Patch and Ayla caught up yesterday, must have been great to re-connect because it's been a while since they've seen each other. They had gone out for six or more years I think. I knew them when they were together (how I met Patch).
Sago and I were sleeping by the time Ayla got home. I assumed she'd be staying over with P. Was surprised to hear her pottering in the kitchen this morning. I'm keeping a bit of emotional distance, don't really want to put myself into whatever they've got between them. I said to Ayla a few nights back how I feel inclined to be a (friendly, loved and loving) third wheel sometimes. I don't want (or have time for!) a serious relationship with either of them but being sexual in a way that makes sense in our current friendship dynamics could be...
Pleasurable? Rewarding? "Worth it"? Another experience?
There are so many places I don't strictly need
to go but I'm curious to embark on a treasure hunts. Staying in the safety of my hut often feels like the easier option, but also the wrong one.

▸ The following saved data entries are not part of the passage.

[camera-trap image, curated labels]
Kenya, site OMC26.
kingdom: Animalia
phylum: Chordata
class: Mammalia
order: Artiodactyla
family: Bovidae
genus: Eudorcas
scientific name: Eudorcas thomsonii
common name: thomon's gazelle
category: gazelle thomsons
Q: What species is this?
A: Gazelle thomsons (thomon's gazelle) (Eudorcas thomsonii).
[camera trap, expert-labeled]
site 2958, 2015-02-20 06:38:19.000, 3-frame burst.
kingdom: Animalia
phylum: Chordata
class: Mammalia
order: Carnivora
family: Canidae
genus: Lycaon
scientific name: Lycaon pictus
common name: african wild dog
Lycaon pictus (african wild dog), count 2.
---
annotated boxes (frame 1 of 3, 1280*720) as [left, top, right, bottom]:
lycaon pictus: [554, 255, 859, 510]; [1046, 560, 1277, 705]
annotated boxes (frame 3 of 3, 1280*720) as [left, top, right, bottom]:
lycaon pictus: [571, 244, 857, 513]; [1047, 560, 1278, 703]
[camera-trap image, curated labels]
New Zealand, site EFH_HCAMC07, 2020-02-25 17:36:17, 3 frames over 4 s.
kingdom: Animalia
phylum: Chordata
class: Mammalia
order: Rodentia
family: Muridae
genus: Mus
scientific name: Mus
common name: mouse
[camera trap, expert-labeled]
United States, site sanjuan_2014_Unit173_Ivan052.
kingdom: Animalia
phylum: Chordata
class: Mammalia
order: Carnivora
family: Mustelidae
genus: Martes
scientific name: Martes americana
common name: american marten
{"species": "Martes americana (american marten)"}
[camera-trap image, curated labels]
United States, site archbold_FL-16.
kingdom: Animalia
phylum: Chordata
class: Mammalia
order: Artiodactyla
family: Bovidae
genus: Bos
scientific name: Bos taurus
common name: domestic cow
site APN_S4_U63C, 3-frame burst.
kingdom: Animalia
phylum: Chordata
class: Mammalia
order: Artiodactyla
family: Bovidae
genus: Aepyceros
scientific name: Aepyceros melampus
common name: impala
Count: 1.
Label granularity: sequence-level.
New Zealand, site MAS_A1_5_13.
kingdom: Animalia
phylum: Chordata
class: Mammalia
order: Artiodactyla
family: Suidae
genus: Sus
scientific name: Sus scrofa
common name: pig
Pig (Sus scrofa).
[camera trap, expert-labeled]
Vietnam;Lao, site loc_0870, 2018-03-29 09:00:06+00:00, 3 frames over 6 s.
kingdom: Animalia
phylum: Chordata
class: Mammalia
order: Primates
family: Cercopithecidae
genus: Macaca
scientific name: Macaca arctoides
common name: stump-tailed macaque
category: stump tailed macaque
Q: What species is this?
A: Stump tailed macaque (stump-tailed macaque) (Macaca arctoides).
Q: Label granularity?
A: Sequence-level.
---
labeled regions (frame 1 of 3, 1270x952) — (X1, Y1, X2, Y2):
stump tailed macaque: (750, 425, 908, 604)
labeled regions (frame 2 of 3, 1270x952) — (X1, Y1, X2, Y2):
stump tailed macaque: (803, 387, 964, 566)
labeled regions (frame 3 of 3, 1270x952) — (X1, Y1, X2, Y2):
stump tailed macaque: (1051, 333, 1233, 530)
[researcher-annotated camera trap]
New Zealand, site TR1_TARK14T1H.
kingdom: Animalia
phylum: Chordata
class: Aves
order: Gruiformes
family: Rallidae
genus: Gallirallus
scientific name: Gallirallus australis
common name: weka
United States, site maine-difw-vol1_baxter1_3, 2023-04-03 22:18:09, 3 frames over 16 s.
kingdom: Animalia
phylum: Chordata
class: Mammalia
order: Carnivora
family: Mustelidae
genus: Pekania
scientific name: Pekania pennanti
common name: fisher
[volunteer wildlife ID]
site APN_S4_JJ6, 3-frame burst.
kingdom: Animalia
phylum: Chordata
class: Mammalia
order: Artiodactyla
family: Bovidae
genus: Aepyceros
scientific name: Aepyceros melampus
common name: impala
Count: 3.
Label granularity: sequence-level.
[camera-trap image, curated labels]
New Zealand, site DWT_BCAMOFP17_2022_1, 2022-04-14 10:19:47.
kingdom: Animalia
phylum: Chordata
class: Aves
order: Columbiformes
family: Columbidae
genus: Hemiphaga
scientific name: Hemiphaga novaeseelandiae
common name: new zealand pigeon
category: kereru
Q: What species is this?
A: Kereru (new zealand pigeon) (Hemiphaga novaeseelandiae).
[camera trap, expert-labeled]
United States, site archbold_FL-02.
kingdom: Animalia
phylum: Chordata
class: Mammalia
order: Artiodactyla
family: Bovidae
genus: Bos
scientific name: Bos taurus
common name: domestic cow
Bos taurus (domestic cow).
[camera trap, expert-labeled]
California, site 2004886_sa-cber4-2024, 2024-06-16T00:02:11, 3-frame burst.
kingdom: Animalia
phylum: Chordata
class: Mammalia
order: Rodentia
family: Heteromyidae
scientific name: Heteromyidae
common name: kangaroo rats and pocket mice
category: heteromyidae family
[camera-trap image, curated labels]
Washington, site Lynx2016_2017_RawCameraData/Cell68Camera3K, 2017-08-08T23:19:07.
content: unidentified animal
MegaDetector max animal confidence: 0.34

That said, I know when I need to touch home base, to take time out. My adventurousness relies on me being aware of and respecting those needs. Right now I am content to be relaxed and welcoming. First time I've shared living space with Ayla (though I'd lived with her sister for a couple of years! Have been catching myself calling her by her sister's name a few times, whoops.) Liking learning the shape of that. She might be crashing here for 3-4 more weeks while she finds her feet in the city. Chances like this (to spend quality time with people) are very precious to me.